Ils sont gros et c'est sans doute mieux que nous n'en ayons pas croisé en randonnée.

Les corbeaux sont eux beaucoup plus faciles à voir que les ours. Il y en a partout et ils sont gros.

Arrivés à Furano, le typhon ne nous empêche pas de profiter des champs de fleurs.


Remarquez que même ici il y a un petit train pour les touristes !

Nous profitons d'un rotemburo en pleine nature. Nous pensions être seuls car il était 8h du matin en semaine et à 20km de la ville dans les montagnes, mais pas du tout. Quatre Japonais étaient là avant de partir au travail !

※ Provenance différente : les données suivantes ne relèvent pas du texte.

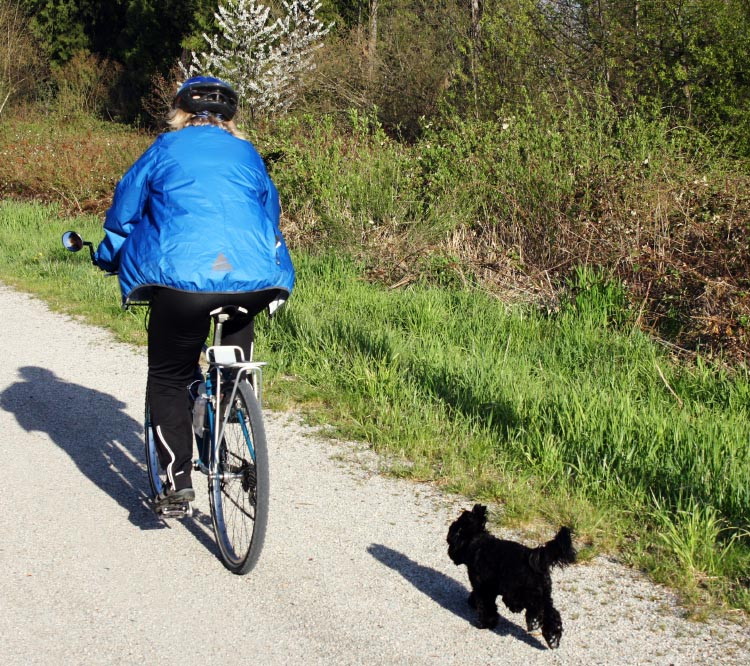 One of the advantages we discovered about taking Billy along on a bike ride - when we found ourselves on a quiet trail, we could let Billy stretch his legs and enjoy a run! pet bike basket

Avant quitter Furano, nous allons tout de même au pied du Tokachi Dake que nous n'aurons pas pu escalader.

Mais au moins nous l'aurons vu.
Nous passons également par le joli "blue pond".

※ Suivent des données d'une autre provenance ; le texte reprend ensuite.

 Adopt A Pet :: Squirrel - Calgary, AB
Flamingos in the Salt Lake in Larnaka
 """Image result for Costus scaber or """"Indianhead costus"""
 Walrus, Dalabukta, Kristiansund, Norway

Puis nous reprenons la route direction Sapporo. Ca me donne l'occasion d'une nouvelle parenthèse, sur la conduite : les règles de conduite au Japon sont assez étranges, et encore plus sur Hokkaidō. Les limites de vitesse sont extrêmement basses : 40 en ville, 50 sur les routes de campagne, et entre 80 et 100 sur autoroute. Or leurs routes sont larges et en très bon état, et respecter de telles limites est très difficile. Mais nous sommes au Japon alors avec l'importance du respect des règles, nous étions résignés à passer de très longs moments en voiture... Cependant, à peine étions nous sortis de Sapporo que de nombreuses voitures nous dépassent sur l'autoroute. Nous nous calons sur leur vitesse : 110 ou 120 pour une limitation à 80, tout de même. Par la suite sur les routes de campagne, nous nous rendons compte que lorsqu'on roule à moins de 80 (pour une limitation à 50), on se retrouve rapidement avec une file de voitures derrière soi qui essaient de nous pousser avec insistance... Vraiment surprenant dans un pays où la loi est si importante. Après recherches sur internet et discussion avec un gérant d'une auberge de jeunesse, l'explication serait que les règles de conduites ont été établies pour les zones densément peuplées de l'île principale, sans être adaptées pour les campagnes. Sur Hokkaidō, il y'aurait donc une tolérance de 30km/h au dessus des limites de manière générale et même de 40km/h sur autoroute, y compris pour les radars automatiques. Curieuse "institutionalisation" du non-respect des limites...

Limitation à 50km/h.

Nous sommes sur Hokkaidō au moment du petit échauffement entre Corée du Nord, Japon et Etats-Unis et croisons dans la région de Furano plus d'une centaine de véhicules militaires en une journée.

De retour à Sapporo, nous rendrons notre voiture pour passer à un nouveau mode de transport : Le train.